Task instructions ▸ Each line in the data holding "common" should be listed.

Material provided ▸
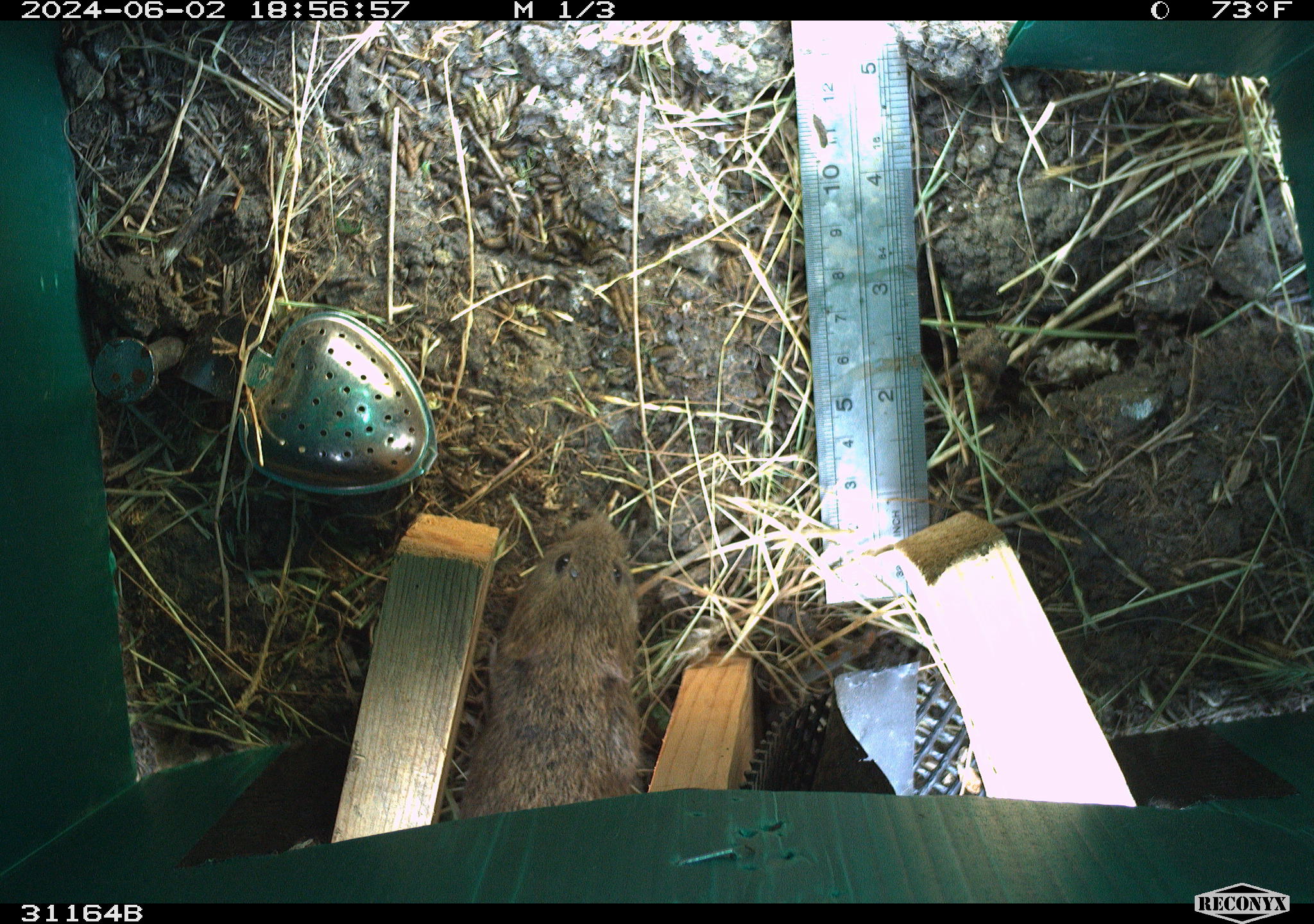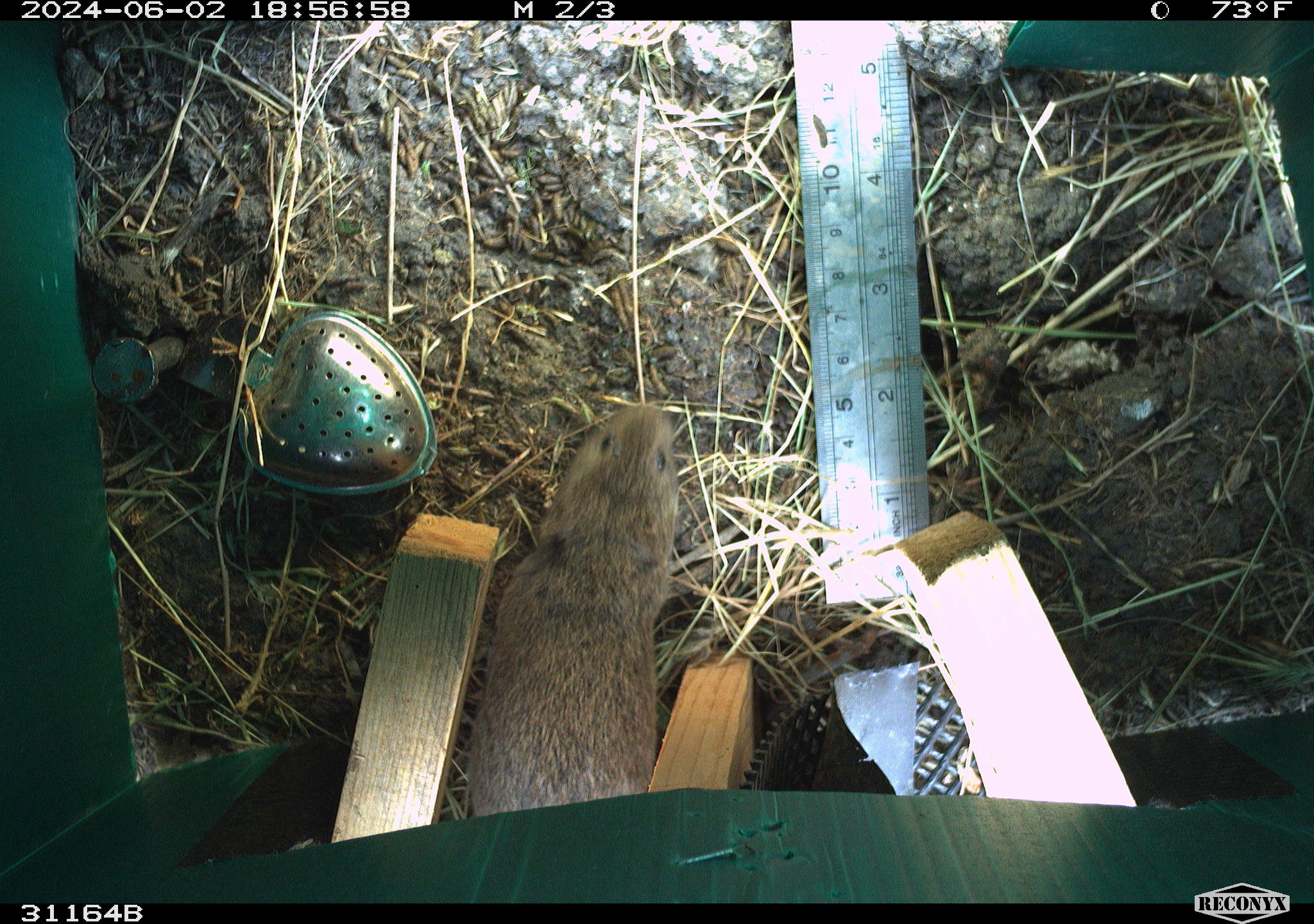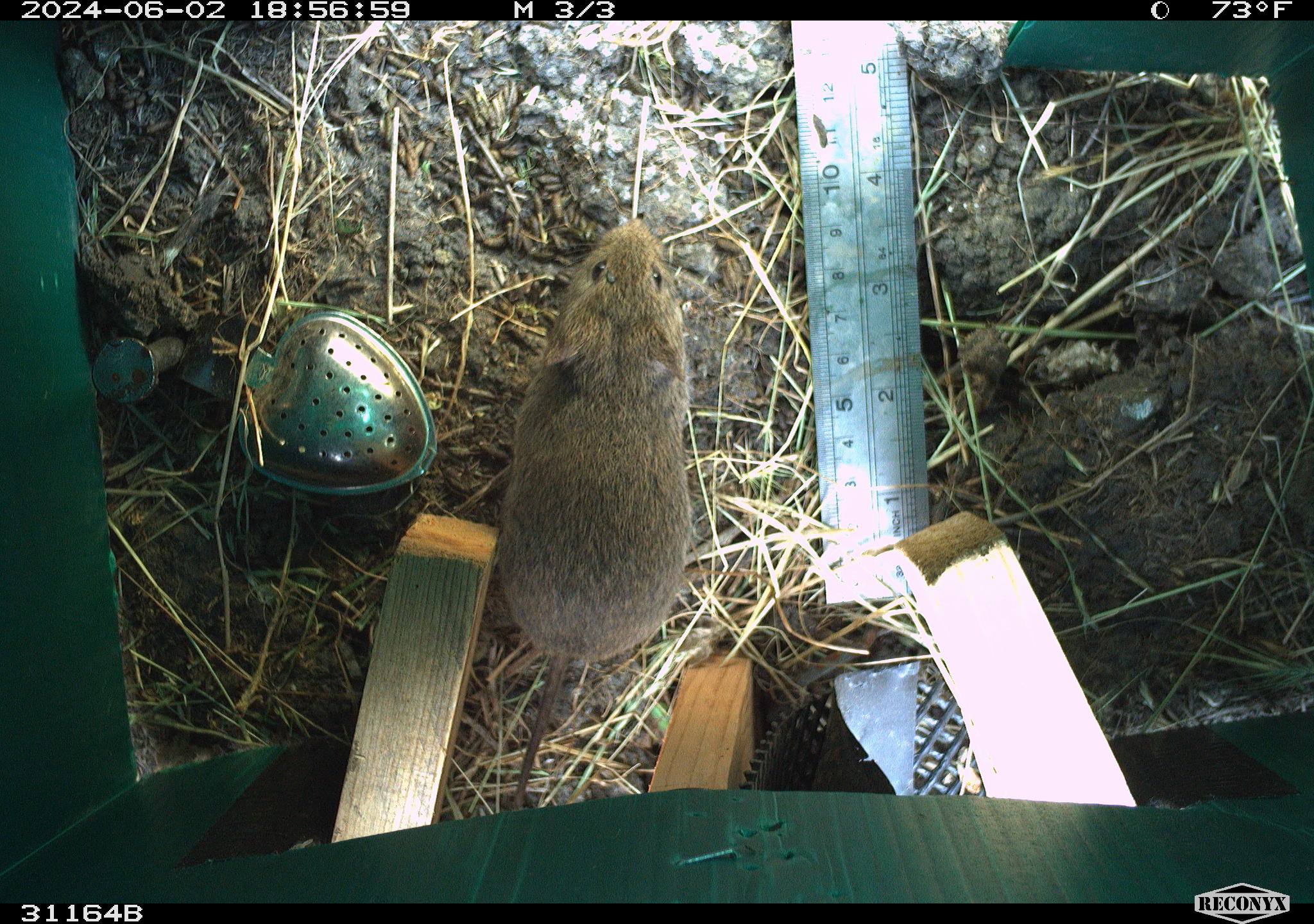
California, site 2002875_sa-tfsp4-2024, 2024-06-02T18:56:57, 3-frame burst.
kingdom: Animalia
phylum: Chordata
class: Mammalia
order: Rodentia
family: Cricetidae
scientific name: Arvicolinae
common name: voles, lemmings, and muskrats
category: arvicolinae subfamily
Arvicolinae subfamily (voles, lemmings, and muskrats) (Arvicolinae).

...

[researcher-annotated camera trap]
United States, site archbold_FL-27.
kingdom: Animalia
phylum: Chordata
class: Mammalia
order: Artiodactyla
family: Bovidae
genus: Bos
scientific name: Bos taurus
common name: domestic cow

...

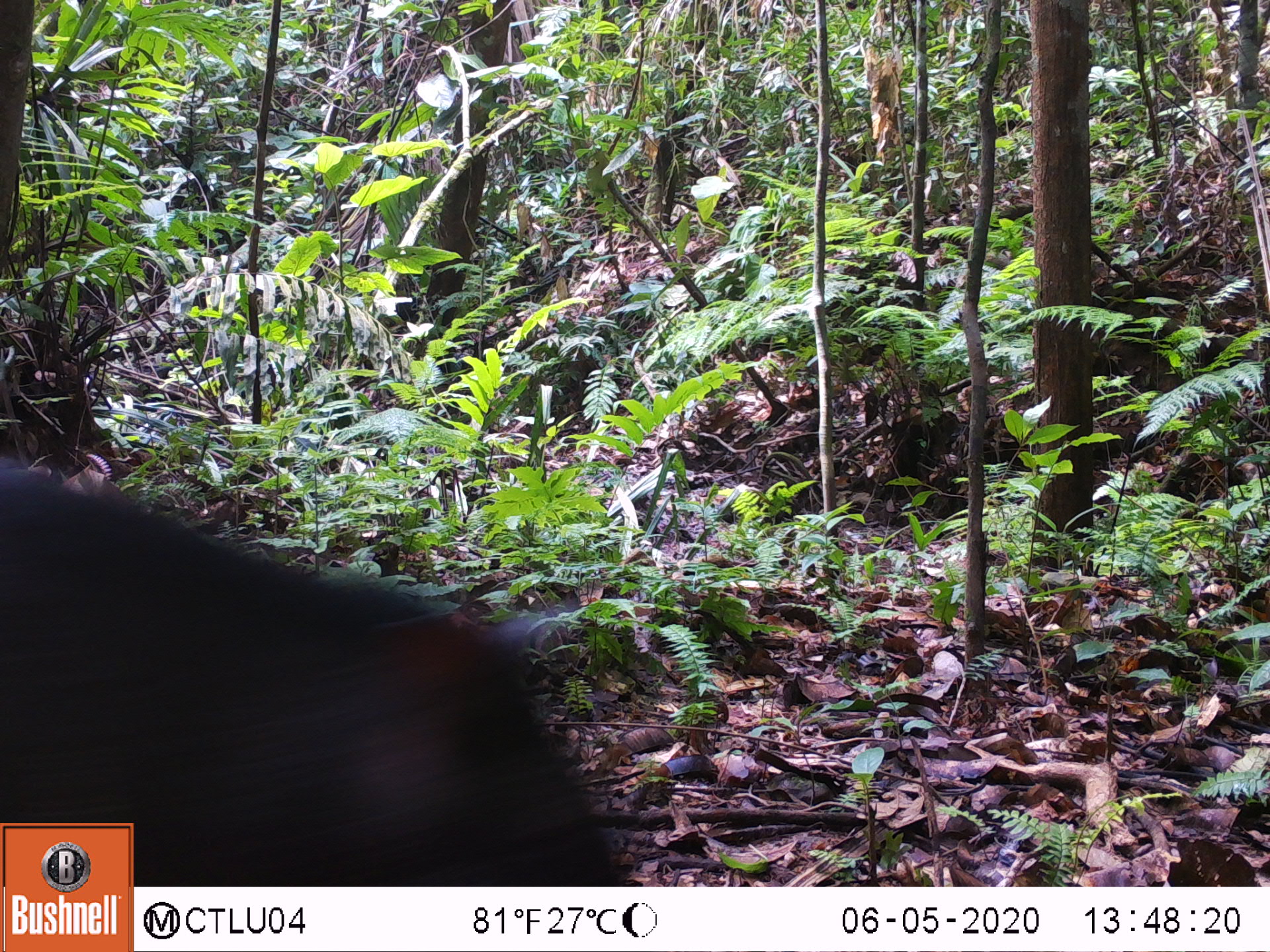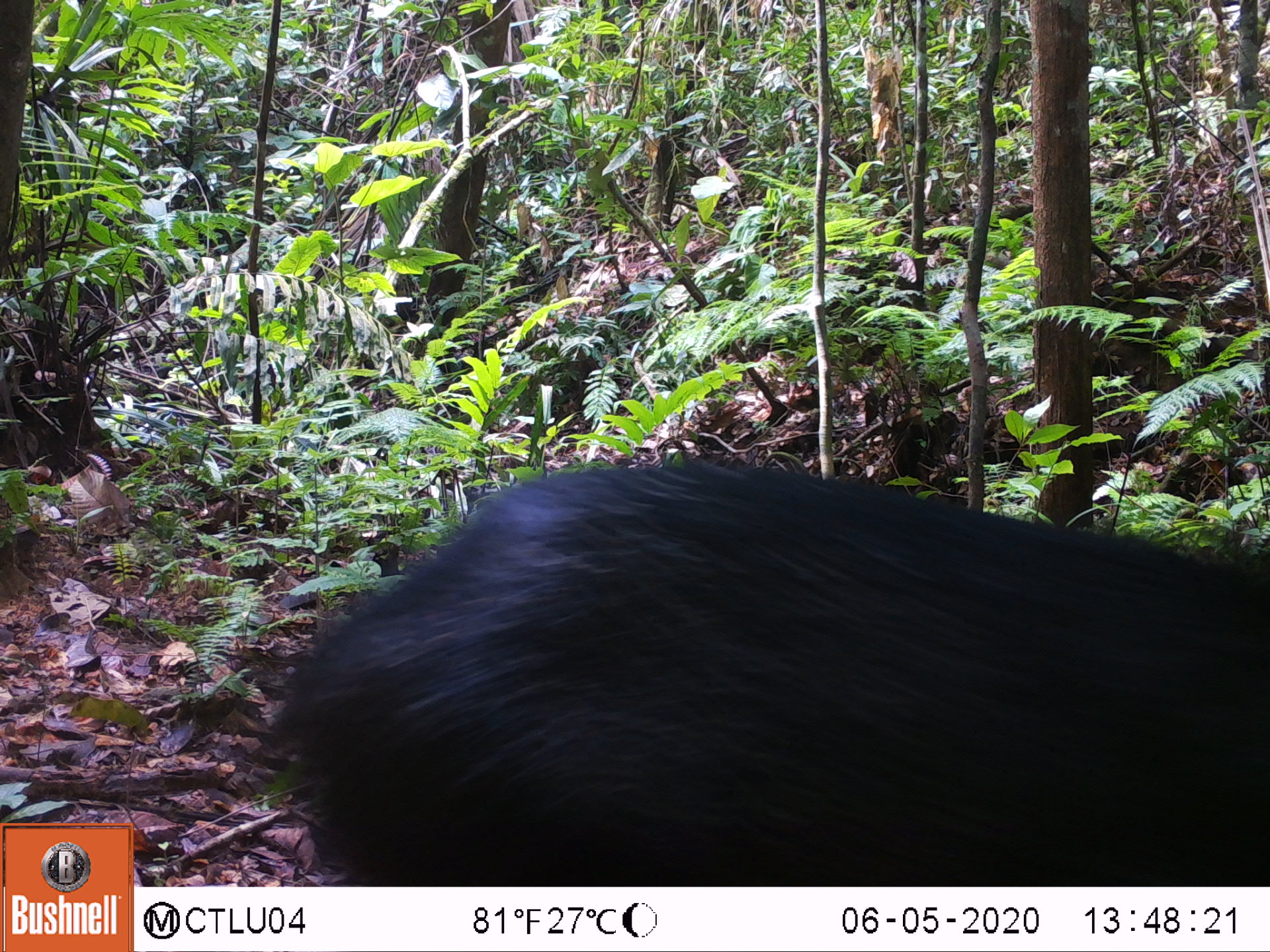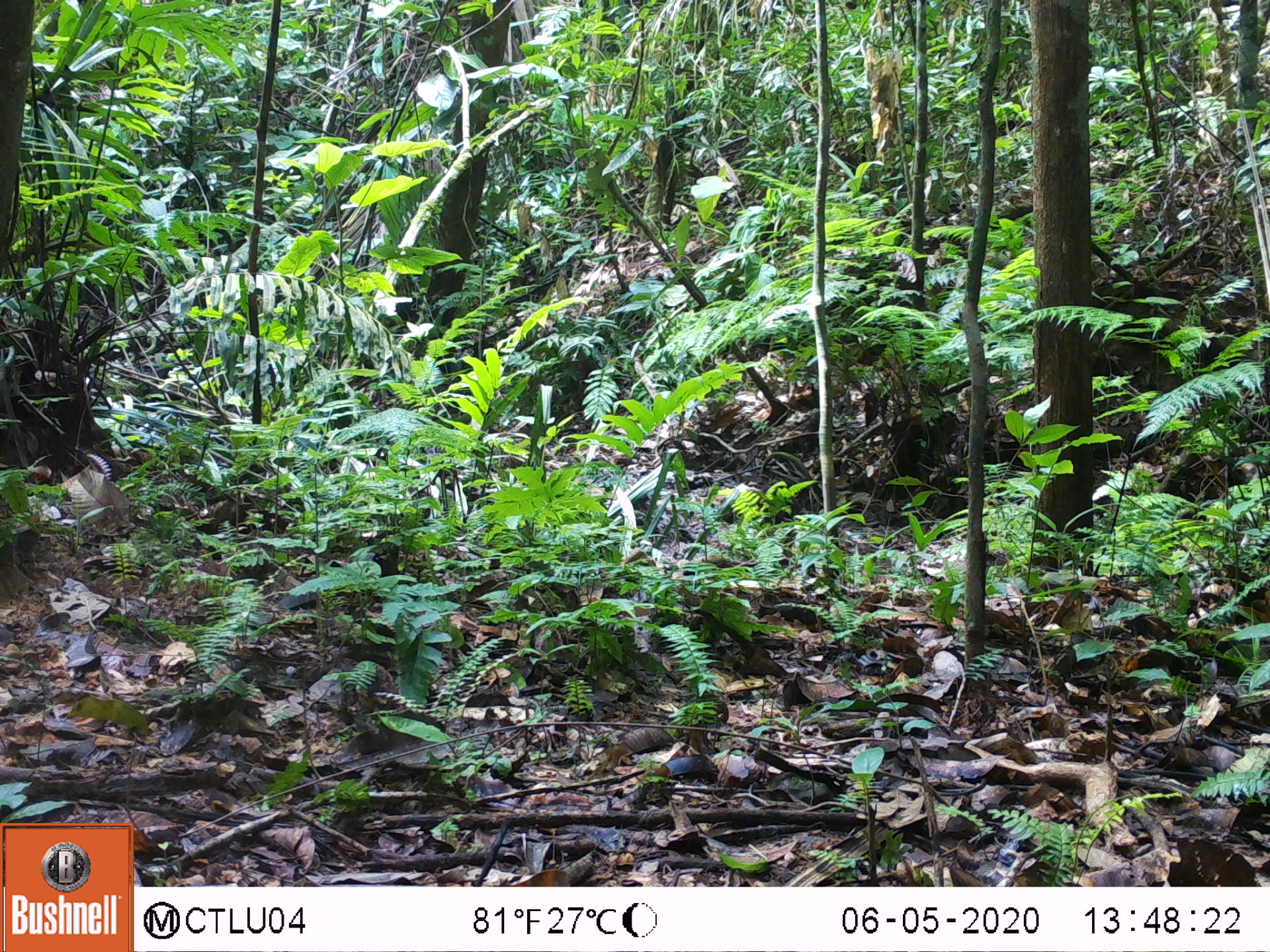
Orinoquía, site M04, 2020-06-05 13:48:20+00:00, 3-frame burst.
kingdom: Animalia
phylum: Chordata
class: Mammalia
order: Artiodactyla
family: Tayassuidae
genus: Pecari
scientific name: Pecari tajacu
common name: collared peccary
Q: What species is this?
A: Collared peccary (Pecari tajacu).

Task answer ▸
common name: voles, lemmings, and muskrats
common name: domestic cow
common name: collared peccary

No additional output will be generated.